MATERIAL FOR THIS EXERCISE:
------------------------
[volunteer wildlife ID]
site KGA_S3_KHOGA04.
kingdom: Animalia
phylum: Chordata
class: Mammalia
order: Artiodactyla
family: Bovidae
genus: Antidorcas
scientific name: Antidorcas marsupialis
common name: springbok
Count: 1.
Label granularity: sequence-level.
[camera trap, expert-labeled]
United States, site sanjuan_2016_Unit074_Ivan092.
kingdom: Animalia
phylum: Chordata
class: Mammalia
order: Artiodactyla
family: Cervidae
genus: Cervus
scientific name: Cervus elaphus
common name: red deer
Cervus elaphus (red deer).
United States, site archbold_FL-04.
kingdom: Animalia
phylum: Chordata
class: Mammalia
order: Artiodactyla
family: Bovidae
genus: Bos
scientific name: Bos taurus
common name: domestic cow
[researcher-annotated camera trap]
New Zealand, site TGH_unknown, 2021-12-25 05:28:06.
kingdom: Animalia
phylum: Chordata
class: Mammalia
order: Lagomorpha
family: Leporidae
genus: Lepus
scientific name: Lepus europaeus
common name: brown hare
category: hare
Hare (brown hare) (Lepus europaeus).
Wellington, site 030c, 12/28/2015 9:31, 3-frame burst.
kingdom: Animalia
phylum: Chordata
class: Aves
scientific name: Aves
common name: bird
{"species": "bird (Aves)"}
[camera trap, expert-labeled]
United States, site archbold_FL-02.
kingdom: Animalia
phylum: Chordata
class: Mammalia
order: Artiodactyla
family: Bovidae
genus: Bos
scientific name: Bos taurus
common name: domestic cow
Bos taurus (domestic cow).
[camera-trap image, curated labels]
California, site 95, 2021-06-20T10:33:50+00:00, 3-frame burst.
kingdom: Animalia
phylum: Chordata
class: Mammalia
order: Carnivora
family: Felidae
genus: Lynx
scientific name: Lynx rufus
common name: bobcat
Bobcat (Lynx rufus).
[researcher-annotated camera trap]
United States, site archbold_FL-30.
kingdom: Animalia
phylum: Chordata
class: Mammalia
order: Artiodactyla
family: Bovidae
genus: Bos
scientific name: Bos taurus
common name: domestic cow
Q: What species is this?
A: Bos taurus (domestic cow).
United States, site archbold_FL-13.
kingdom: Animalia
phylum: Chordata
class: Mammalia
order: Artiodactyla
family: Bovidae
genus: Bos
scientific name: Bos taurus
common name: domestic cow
------------------------
TASK TO COMPLETE: Search the listing above for "States" and copy every line that has it.

EXERCISE OUTPUT:
United States, site sanjuan_2016_Unit074_Ivan092.
United States, site archbold_FL-04.
United States, site archbold_FL-02.
United States, site archbold_FL-30.
United States, site archbold_FL-13.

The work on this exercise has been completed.